Rosenmontag: Feldmarker Karnevals Komitee übernimmt den Wagen
Zumindest für den Wagen des KVC wird es weiterhin Verwendung geben – das benachbarte und befreundete Feldmarker Karnevals Komitee wird ihn übernehmen und sich einen zweiten Wagen für den Umzug aufbauen. Das berichtete der Vorsitzende Jens Tenbergen auf Anfrage, auch einige Mitglieder wechseln zum FKK. „Wir werden den Karneval in der Feldmark hochhalten“, verspricht Tenbergen.
Der FKK-Präsident bedauert das Aus für das KVC genauso wie Ludger Becker, der Präsident des Carnevals-Ausschusses. Er will in der Auflösung aber keinen allgemeinen Trend für die hiesige Karnevalslandschaft sehen. „Wir sind in Wesel insgesamt gut aufgestellt, ich mache mir keine Sorgen“, sagt er. Dass der CAW nun nur noch 13 Mitglieder hat, beschäftigt ihn natürlich dennoch. „Ob die 13 eine Unglückszahl ist oder nicht, muss sich erst herausstellen“, so der oberste Jeck der Stadt.
Offen ist auch noch die Frage, wie es mit dem traditionellen Hoppeditz-Erwachen auf dem Feldmarker Marktplatz weitergehen wird. Die Tradition wurde immer vom KVG gepflegt, Hoppeditz Dieter Jäger war Mitglied des Vereins. Zuletzt hatten aber beide Karnevalskomitees eine gemeinsame Veranstaltung daraus gemacht. Wie das in der Zukunft aussieht oder ob das Erwachen nun Geschichte ist, bleibt abzuwarten.
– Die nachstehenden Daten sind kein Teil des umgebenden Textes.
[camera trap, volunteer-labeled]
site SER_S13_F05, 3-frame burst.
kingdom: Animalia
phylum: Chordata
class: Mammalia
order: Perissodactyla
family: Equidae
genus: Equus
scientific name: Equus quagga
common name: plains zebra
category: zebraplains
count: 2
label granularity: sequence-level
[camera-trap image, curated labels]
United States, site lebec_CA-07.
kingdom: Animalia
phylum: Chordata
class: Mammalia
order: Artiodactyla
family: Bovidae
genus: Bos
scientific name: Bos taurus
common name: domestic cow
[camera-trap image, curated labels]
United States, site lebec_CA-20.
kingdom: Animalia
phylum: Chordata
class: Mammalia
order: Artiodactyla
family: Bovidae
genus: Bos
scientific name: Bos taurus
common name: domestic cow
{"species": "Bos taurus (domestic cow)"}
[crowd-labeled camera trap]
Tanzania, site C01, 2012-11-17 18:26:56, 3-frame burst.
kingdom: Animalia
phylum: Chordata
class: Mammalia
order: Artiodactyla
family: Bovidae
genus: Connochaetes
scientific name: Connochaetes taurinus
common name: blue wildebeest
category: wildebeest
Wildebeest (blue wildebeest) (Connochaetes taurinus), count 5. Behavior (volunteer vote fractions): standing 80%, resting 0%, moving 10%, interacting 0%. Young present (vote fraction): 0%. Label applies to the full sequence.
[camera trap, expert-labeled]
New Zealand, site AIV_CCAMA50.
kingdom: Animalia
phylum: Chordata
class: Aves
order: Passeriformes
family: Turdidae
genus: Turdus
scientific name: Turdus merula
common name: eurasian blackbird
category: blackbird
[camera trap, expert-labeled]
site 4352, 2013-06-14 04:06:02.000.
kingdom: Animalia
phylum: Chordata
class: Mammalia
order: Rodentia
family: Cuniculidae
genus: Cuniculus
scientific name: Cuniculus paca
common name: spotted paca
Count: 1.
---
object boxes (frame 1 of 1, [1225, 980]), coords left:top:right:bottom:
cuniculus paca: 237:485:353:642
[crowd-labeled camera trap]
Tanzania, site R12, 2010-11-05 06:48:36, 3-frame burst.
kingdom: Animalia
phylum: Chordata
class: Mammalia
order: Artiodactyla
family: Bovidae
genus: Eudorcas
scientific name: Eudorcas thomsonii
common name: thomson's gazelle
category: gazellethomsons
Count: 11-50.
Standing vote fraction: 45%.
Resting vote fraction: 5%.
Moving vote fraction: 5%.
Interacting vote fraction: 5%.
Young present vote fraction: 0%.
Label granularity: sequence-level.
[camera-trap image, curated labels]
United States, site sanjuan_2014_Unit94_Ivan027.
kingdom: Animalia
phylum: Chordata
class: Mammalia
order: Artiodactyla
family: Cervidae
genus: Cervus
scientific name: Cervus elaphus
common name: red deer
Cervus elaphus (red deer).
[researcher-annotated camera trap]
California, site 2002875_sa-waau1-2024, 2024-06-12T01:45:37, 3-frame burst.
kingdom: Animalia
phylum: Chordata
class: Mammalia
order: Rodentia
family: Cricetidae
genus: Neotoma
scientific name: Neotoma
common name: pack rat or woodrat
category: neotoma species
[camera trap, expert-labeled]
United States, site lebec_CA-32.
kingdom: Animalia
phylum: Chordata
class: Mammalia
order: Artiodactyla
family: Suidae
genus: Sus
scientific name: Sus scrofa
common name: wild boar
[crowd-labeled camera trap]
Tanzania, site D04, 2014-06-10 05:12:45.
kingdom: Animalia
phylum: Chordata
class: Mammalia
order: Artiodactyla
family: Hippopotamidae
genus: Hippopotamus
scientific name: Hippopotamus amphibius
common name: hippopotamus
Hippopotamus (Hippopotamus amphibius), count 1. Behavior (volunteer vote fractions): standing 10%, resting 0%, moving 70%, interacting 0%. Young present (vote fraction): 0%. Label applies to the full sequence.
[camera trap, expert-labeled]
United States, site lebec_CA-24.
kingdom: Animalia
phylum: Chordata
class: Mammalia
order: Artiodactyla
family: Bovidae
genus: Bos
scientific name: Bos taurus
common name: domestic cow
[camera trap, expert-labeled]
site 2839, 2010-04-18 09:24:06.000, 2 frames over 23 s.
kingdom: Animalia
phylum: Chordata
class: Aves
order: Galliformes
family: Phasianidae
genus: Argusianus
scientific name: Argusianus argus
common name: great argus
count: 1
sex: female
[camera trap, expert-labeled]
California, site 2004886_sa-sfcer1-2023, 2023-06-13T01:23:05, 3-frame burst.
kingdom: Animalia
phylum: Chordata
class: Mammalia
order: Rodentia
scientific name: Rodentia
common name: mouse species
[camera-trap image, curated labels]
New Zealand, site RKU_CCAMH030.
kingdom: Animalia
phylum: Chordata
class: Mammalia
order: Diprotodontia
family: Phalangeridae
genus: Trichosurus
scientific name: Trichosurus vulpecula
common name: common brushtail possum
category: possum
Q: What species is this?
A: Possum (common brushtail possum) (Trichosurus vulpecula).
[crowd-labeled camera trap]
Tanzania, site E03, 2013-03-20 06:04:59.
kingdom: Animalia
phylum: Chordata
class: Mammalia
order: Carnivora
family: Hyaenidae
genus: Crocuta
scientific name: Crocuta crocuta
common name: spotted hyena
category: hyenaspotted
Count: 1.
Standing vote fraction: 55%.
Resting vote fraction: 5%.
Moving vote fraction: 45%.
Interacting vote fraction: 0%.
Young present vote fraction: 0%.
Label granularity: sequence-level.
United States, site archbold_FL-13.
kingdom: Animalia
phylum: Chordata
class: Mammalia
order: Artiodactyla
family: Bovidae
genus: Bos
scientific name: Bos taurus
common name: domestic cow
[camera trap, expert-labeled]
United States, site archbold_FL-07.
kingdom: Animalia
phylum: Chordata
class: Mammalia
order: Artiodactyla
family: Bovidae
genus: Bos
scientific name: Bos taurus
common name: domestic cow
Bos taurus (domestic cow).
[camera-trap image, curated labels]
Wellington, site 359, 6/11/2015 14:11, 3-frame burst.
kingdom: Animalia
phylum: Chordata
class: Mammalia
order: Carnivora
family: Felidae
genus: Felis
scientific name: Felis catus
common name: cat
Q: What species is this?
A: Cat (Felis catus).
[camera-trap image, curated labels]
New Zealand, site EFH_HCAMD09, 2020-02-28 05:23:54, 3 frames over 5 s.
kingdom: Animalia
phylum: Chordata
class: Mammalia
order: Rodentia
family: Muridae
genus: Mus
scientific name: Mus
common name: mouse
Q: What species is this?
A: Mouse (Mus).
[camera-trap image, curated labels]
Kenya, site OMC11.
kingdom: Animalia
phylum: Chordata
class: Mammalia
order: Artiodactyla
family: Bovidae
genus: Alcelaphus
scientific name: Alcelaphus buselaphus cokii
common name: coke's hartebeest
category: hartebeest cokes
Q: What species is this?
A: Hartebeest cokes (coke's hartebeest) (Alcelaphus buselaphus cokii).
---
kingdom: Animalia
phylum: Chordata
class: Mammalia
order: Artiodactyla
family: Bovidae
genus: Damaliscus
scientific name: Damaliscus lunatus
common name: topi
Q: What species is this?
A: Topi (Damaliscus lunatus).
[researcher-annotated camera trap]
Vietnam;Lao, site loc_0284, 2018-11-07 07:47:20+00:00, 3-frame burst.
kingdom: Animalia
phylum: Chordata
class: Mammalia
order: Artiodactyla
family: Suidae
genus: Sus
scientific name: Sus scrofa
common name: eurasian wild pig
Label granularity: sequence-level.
Hintergrund: Wann der KVC in Wesel gegründet wurde
Die Wurzeln des KVC liegen in den frühen Siebzigern. Alles begann nach dem Ende eines schönen Rosenmontagsumzuges, bei dem die Feldmarker mit ihrem Prunk-Wagen (Motto: „Feldmark beschränkt“) den ersten Preis holten. Nach diesem Erfolg hatten im Februar 1970 einige Narren Lust auf mehr und so wurde die spontane Idee zur Gründung eines eigenen Karnevalskomitees geboren.
Am 30. Januar 1971 war es dann soweit und die erste Prunksitzung des KVC, damals gemeinsam mit der KAB und der DJK, ging mit großem Erfolg in der Niederrheinhalle über die Bühne. Neben dem Wagenbau machten die Feldmarker mehr und mehr als eine tänzerische Hochburg im Weseler Karneval von sich reden. Neben den legendären „Feldmarker Bauern“ waren es vor allem die über die Stadtgrenzen hinaus bekannten „Tanzwiesel“, die seit 1988 für Furore sorgten und zahlreiche Preise einheimsten. Sicher in Erinnerung bleiben auch die Sessionen, bei denen die Feldmarker das Prinzenpaar der Stadt Wesel stellen durften. Stolze zehn Mal war das in der Vereinsgeschichte der Fall.